__REQUIRED WORK__
Pictures in the records below must be left out. Return exactly the lines from the line with "salu Skupštine Srbije?" to the line with "2019 Ford FUSION photo", both included.

__MATERIALS PROVIDED__
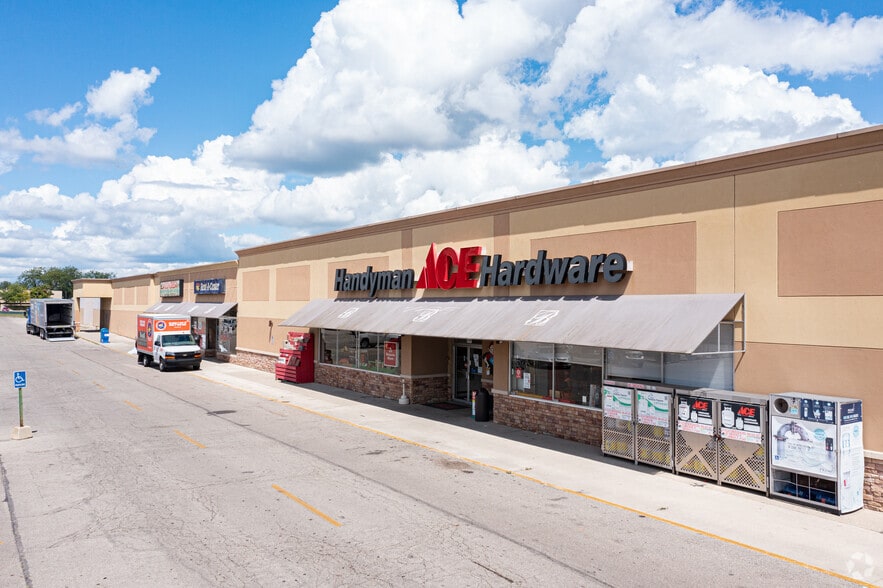 More Photos Of 432-634 S Burnett Rd, Springfield General Retail For Sale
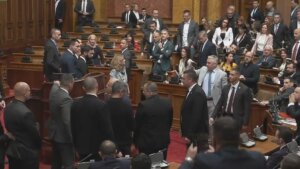„Ozvaničavanje policijske države“: Šta predstavlja ulazak kordona u plenarnu salu Skupštine Srbije?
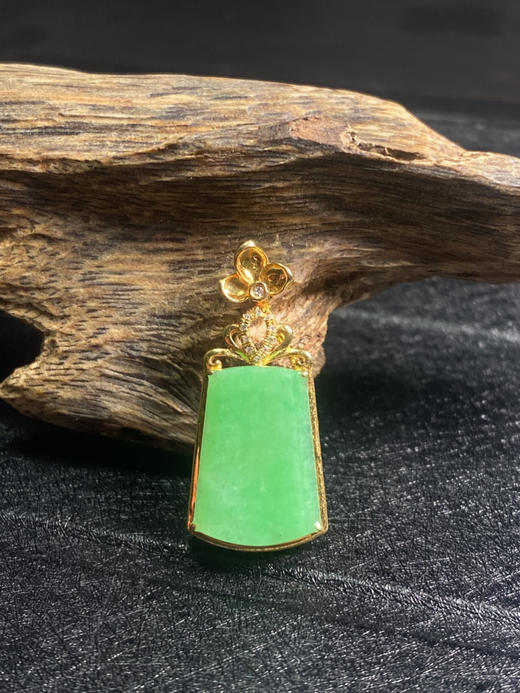 【FC0002】18K金镶嵌翡翠满绿无事牌吊坠 商品图2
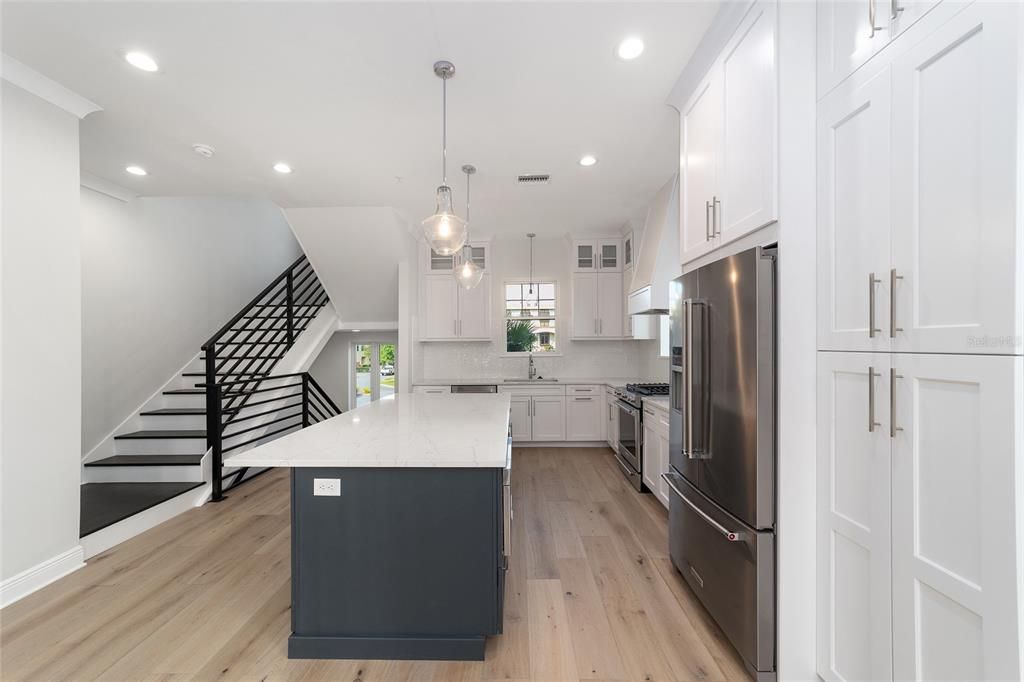 For Sale: $774,900 (3 beds, 3 baths, 2250 Square Feet)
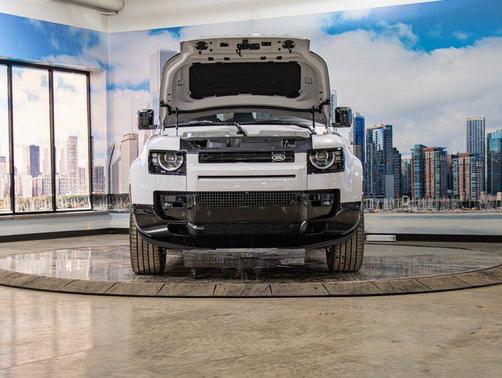 2026 Land Rover Defender X-Dynamic SE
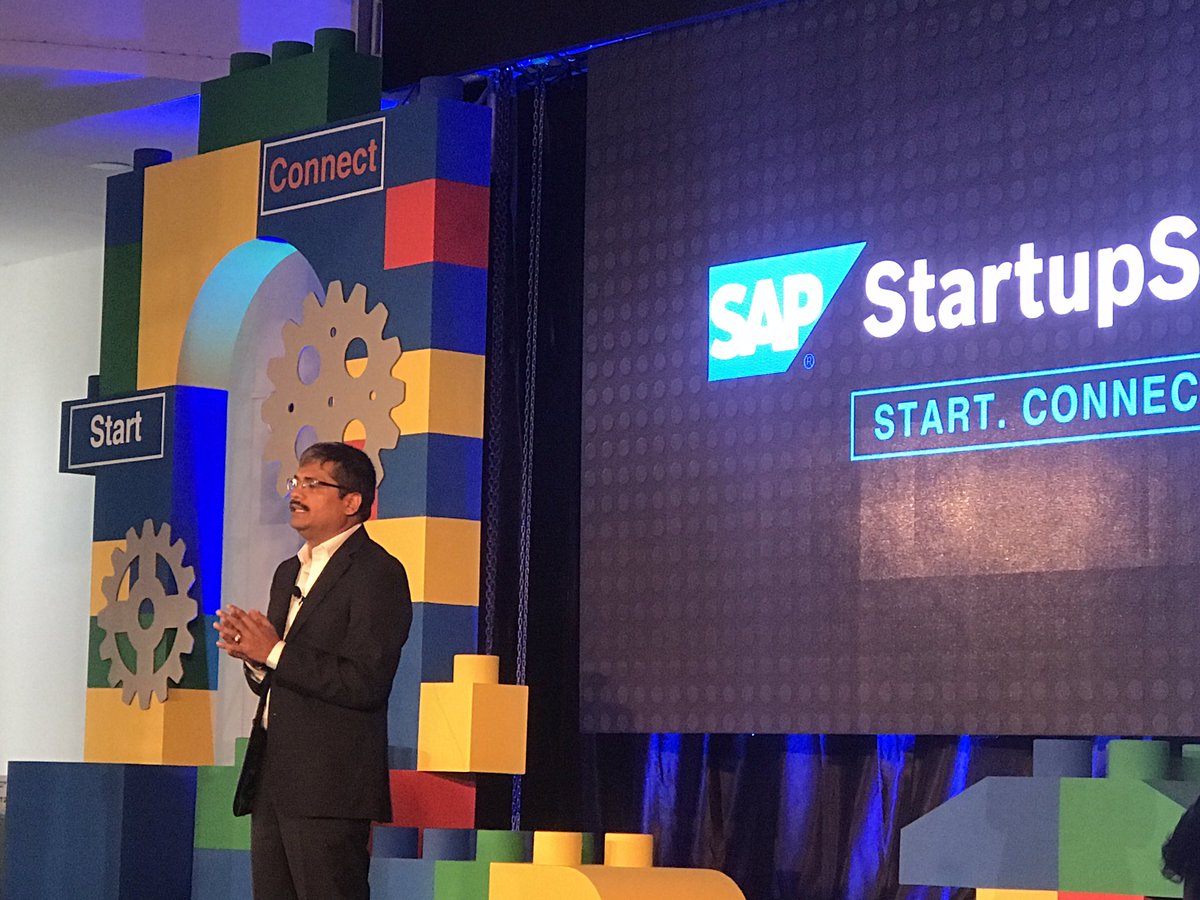 SocialWarriorss's tweet photo. #sapstartupsocial is started. Keynote by @dilipkhandelwa at @saplabsindia
#sapstartupstudio https://t.co/XdSHETa0y1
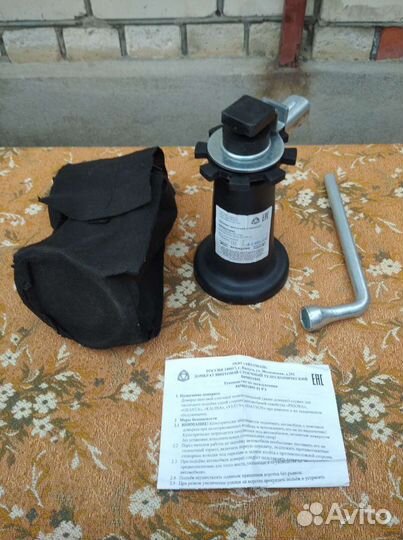 Домкрат новый с Гранты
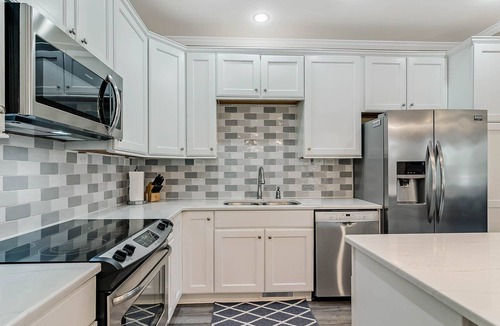 Cape Charles House | Overlooking Park with 1st and 2nd Floor Primary Suites - Anchors by the Park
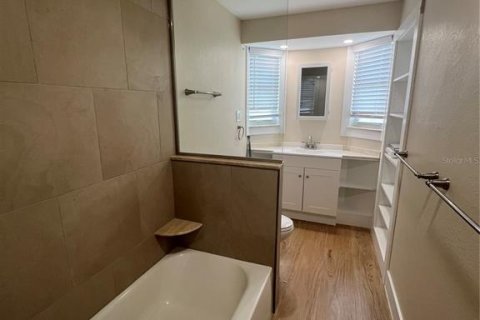 Casa en alquiler en Port Charlotte, Florida, 2 dormitorios, 102.47 m2 № 1771581 - foto 9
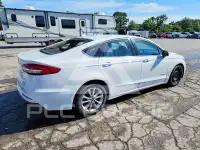 2019 Ford FUSION photo
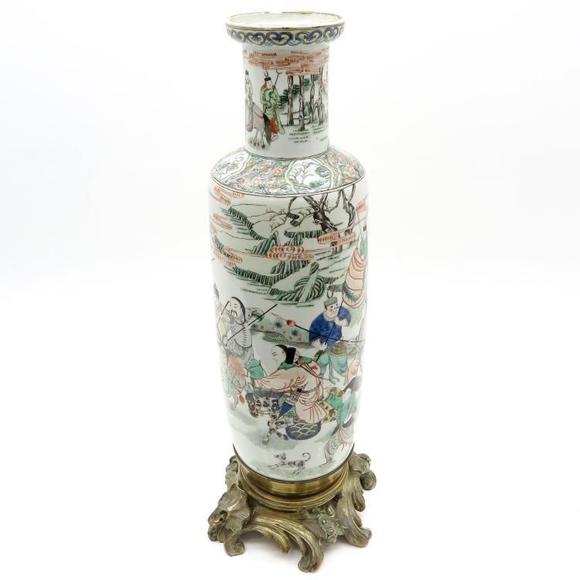 Castle AuctionA Fine 19th Century Famille Verte Rolwagen Vase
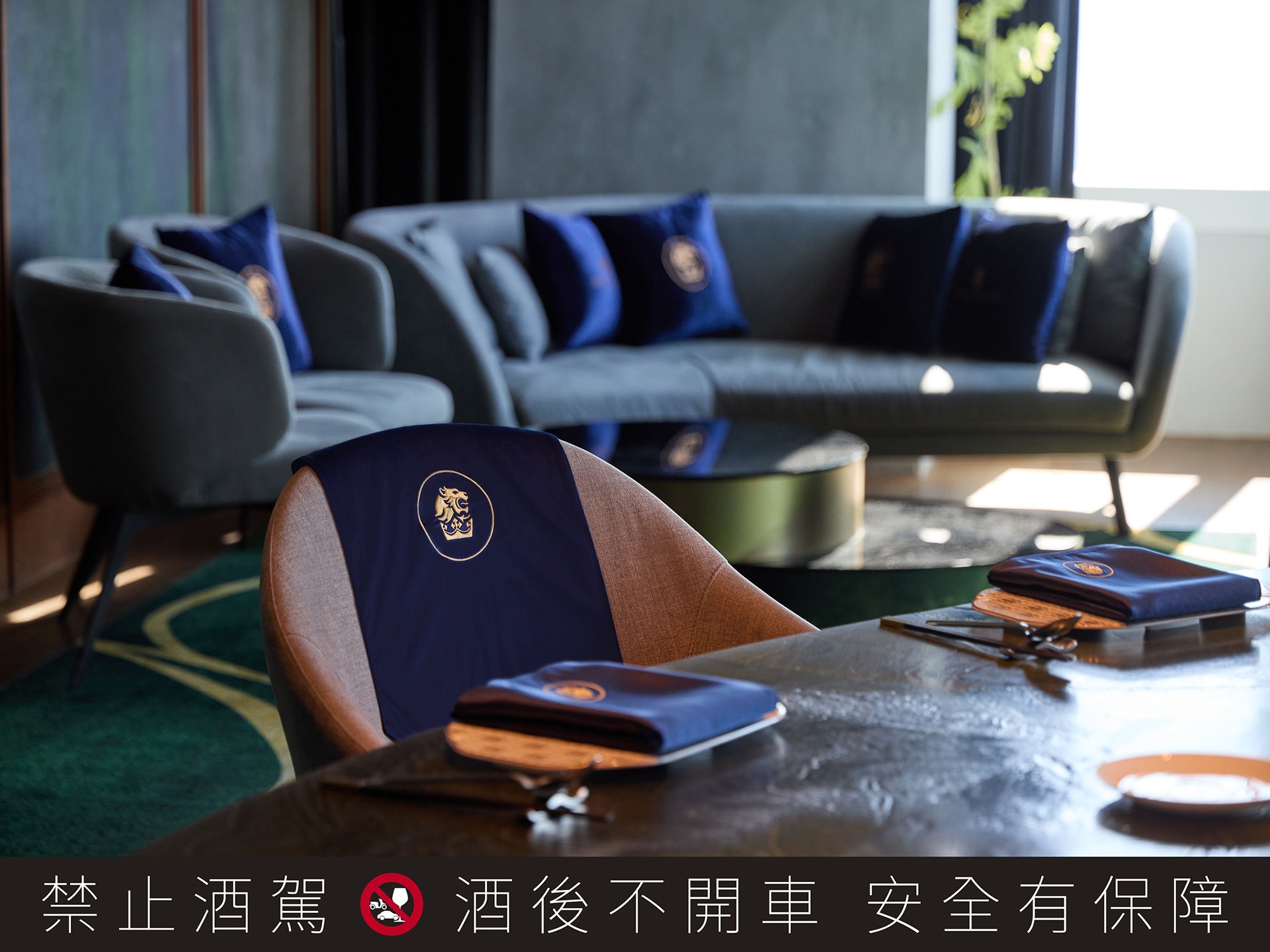 「皇家禮炮 尊榮包廂」透過風格獨具的上酒儀式與奢華佈置，讓席間綻放如鑽般的新奢鋒芒。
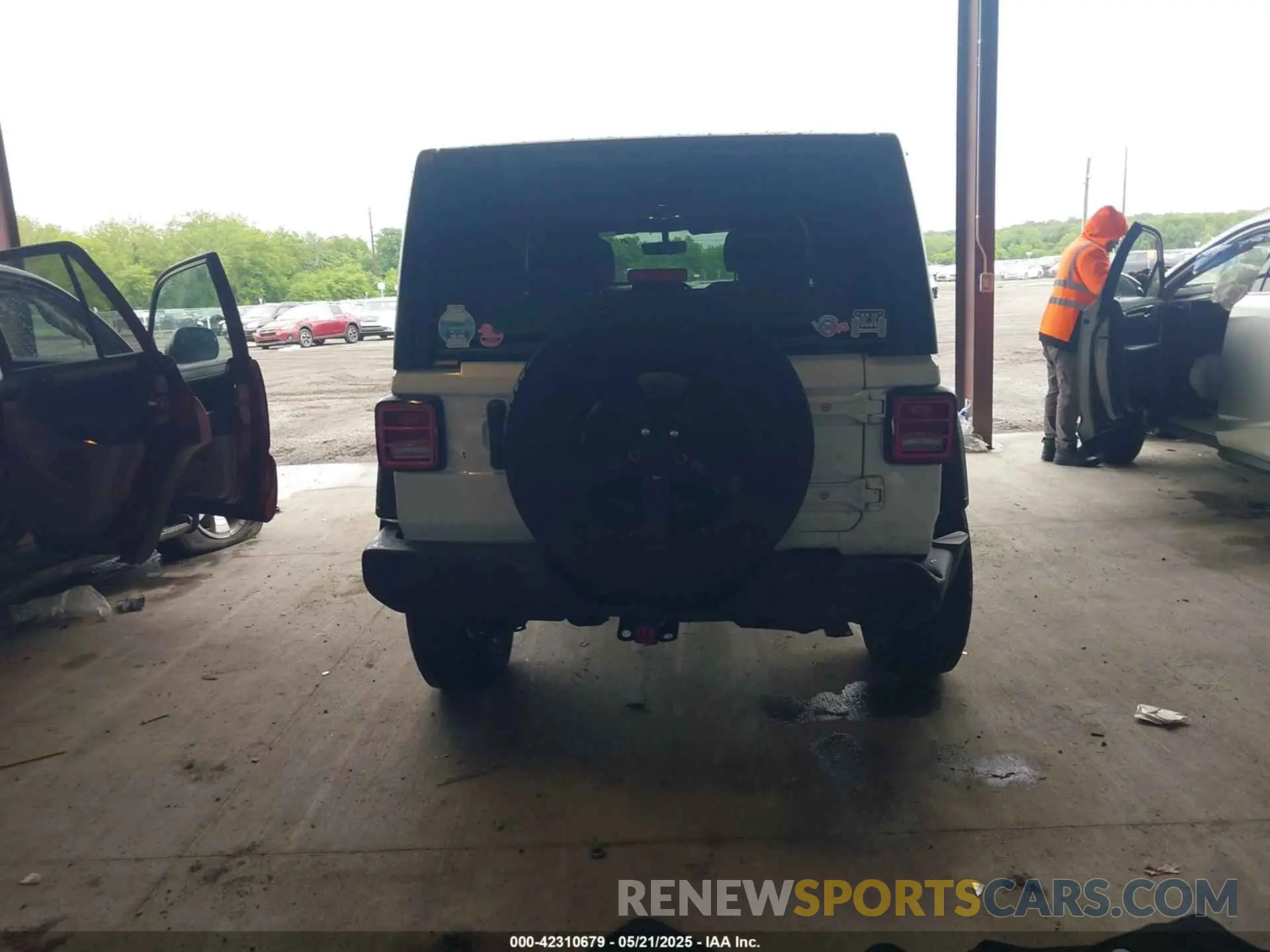 16 Photograph of a damaged car 1C4HJXDN1NW223425 JEEP WRANGLER UNLIMITED 2022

__WRITTEN ANSWER__
„Ozvaničavanje policijske države“: Šta predstavlja ulazak kordona u plenarnu salu Skupštine Srbije?
 【FC0002】18K金镶嵌翡翠满绿无事牌吊坠 商品图2
 For Sale: $774,900 (3 beds, 3 baths, 2250 Square Feet)
 2026 Land Rover Defender X-Dynamic SE
 SocialWarriorss's tweet photo. #sapstartupsocial is started. Keynote by @dilipkhandelwa at @saplabsindia
#sapstartupstudio https://t.co/XdSHETa0y1
 Домкрат новый с Гранты
 Cape Charles House | Overlooking Park with 1st and 2nd Floor Primary Suites - Anchors by the Park
 Casa en alquiler en Port Charlotte, Florida, 2 dormitorios, 102.47 m2 № 1771581 - foto 9
 2019 Ford FUSION photo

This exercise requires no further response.